MySpace hired a former US Justice Department prosecutor last year to improve its online safety programme.

The Amber alerts, named after nine-year-old Amber Hagerman, who was kidnapped and murdered in 1996 in Texas, will appear in a small text box at the top of a profile, MySpace said. The alerts give MySpace users the option to get more information about the case, such as photos and information on suspects.

"We've been working with partners... and law enforcement to find any possible avenue we can take to protect our nation's children, keeping sex offenders off our site and providing technology that the entire industry can take advantage of," MySpace chief security officer Hemanshu Nigam said in a phone interview.

With 150 million profiles, MySpace is seen as one of the Web's fastest-growing properties in terms of users. More than half of US teens with online access use sites such as MySpace to stay in touch with friends, a recent Pew survey found.

The explosive growth in MySpace usage since its purchase by Rupert Murdoch's News Corp in September 2005 has made it a target for sex predators who prey on its huge teen population.

Stricter measures

As part of its safety programme, MySpace now requires all new members to register with a valid e-mail address, which they say helps law enforcement track down potential predators. New applicants will receive a verification e-mail with a link requiring them to click back and verify their identity.

US senators Charles Schumer and John McCain said last month they planned to introduce legislation that would require convicted sex offenders to register active e-mail addresses, expanding the existing requirements that they register personal information with local municipalities.

The database of e-mail addresses would let social networking sites like MySpace bar offenders from their services by cross-checking new applicants against the database.

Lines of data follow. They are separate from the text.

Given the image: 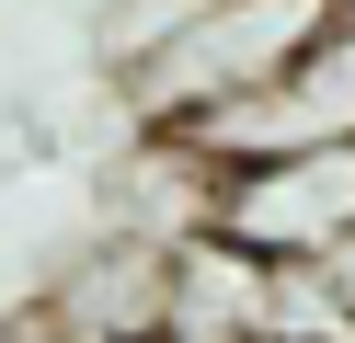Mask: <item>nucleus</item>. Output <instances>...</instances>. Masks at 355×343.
Here are the masks:
<instances>
[{
	"label": "nucleus",
	"mask_w": 355,
	"mask_h": 343,
	"mask_svg": "<svg viewBox=\"0 0 355 343\" xmlns=\"http://www.w3.org/2000/svg\"><path fill=\"white\" fill-rule=\"evenodd\" d=\"M298 274H309V286H321V297H332V309H344V320H355V229H344V240H332V252H321V263H298Z\"/></svg>",
	"instance_id": "nucleus-3"
},
{
	"label": "nucleus",
	"mask_w": 355,
	"mask_h": 343,
	"mask_svg": "<svg viewBox=\"0 0 355 343\" xmlns=\"http://www.w3.org/2000/svg\"><path fill=\"white\" fill-rule=\"evenodd\" d=\"M207 229L241 240L252 263H321V252L355 229V137L207 172Z\"/></svg>",
	"instance_id": "nucleus-2"
},
{
	"label": "nucleus",
	"mask_w": 355,
	"mask_h": 343,
	"mask_svg": "<svg viewBox=\"0 0 355 343\" xmlns=\"http://www.w3.org/2000/svg\"><path fill=\"white\" fill-rule=\"evenodd\" d=\"M332 12H344V0H184L161 35H138V103L161 114V137H172V126H195V114L263 91Z\"/></svg>",
	"instance_id": "nucleus-1"
},
{
	"label": "nucleus",
	"mask_w": 355,
	"mask_h": 343,
	"mask_svg": "<svg viewBox=\"0 0 355 343\" xmlns=\"http://www.w3.org/2000/svg\"><path fill=\"white\" fill-rule=\"evenodd\" d=\"M12 343H69V332H58V320H24V332H12Z\"/></svg>",
	"instance_id": "nucleus-4"
},
{
	"label": "nucleus",
	"mask_w": 355,
	"mask_h": 343,
	"mask_svg": "<svg viewBox=\"0 0 355 343\" xmlns=\"http://www.w3.org/2000/svg\"><path fill=\"white\" fill-rule=\"evenodd\" d=\"M172 343H195V332H172Z\"/></svg>",
	"instance_id": "nucleus-5"
}]
</instances>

MySpace struck a deal with background verification firm Sentinel Tech Holding to build a new technology, Sentinel Safe, which will let MySpace search state and federal databases to seek out and delete profiles of registered sex offenders.

MySpace previously did not require users to verify e-mails as some Internet service providers using junk e-mail filters were unable to recognise the verification mail as legitimate.

In the last few months, MySpace has been in talks with US Internet service providers to unblock verification e-mails.

All users also now have the option to make their profile private - once only available to 14- and 15-year-old members.